I suppose if you think there is a significant difference in principle between courts voiding state statutes that they deem to be in conflict with state constitutions on the one hand, and federal courts voiding federal statutes that they deem to be in conflict with the federal constitution on the other hand, then maybe the federal Judicial Review was Marshall’s idea. Since I don’t think there is a significant difference in principle between state and federal Judicial Review I don’t think we can attribute the federal Judicial Review idea to Marshall. Basically, federal Judicial Review was implied and inevitable absent a provision in the federal constitution that prohibiting it and the Founders were almost certainly aware of this. Turning to Wikipedia again, it says ‘Saikrishna Prakash and John Yoo point out, with respect to the ratification of the Constitution, that “no scholar to date has identified even one participant in the ratification fight who argued that the Constitution did not authorize judicial review of Federal statutes. This silence in the face of the numerous comments on the other side is revealing.”‘
Thanks for the great discussion. I’m busy grading so I can’t respond unfortunately.
DOMA definitely has an influence in the Full Faith and Credit issue of equal marriage rights. The right of a state to refuse to recognize such institutions as marriages that are recognized by other states is dependent on the refusing state having an established public policy contrary to the institution whose validity it refuses to acknowledge.
That is, in the absence of DOMA, Alabama would have no problem rejecting marriages from Massachusetts or California because Alabaman public policy is clearly against such recognition. The same could not be said so clearly of, say, Maryland, where the legislative session ended this spring with the Legislature considering four different proposals concerning marriage.
But DOMA changes all that.

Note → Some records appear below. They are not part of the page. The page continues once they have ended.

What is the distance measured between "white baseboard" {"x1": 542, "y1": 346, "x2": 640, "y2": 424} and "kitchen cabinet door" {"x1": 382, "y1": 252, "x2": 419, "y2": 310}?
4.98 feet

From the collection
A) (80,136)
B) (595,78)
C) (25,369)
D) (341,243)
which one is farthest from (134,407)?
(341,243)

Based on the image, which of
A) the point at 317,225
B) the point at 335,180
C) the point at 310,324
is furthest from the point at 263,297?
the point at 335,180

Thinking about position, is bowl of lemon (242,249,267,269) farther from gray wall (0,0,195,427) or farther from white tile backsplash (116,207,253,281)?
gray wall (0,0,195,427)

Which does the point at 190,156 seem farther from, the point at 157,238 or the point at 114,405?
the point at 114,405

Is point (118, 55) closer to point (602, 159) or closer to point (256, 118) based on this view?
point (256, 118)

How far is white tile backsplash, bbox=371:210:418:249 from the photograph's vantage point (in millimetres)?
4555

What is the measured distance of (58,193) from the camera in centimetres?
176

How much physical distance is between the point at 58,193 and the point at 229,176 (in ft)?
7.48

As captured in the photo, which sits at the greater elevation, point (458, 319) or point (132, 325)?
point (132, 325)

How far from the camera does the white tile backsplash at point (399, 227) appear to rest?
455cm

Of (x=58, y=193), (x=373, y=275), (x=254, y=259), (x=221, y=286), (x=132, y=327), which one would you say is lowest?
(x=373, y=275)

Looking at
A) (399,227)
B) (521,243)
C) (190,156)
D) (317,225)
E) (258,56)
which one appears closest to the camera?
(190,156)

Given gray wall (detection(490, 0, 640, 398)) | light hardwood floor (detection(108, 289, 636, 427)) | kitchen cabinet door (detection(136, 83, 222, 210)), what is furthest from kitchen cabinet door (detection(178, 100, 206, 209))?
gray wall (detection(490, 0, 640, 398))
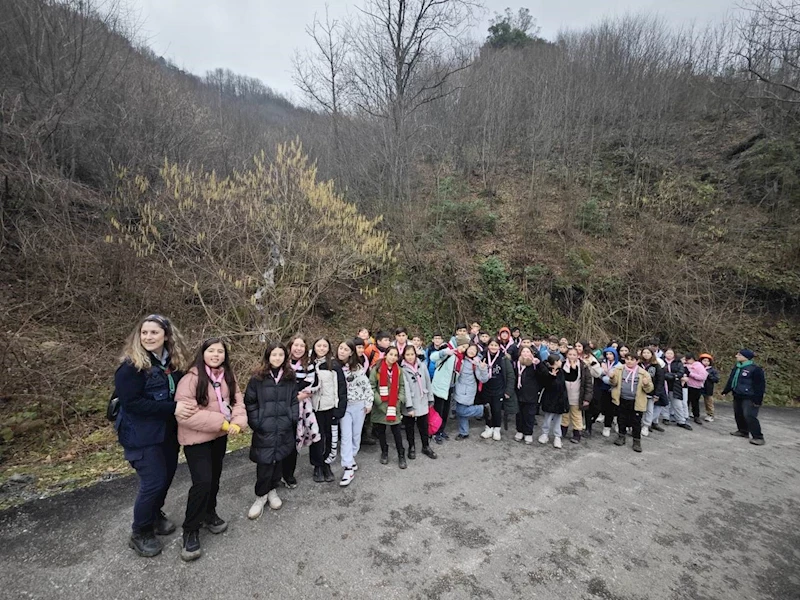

DOMA establishes a “guilty until proven innocent” assumption that all states do not support equal marriage for same-sex couples unless they explicitly pass public policy saying otherwise. While DOMA does not void the Full Faith and Credit clause in this case, it renders it moot. repealing the anti-federalist DOMA would do nothing to threaten states like Alabama and Hawaii, and would allow the states to once again determine their own destinies while exerting political pressure on “undecided” states like Maryland.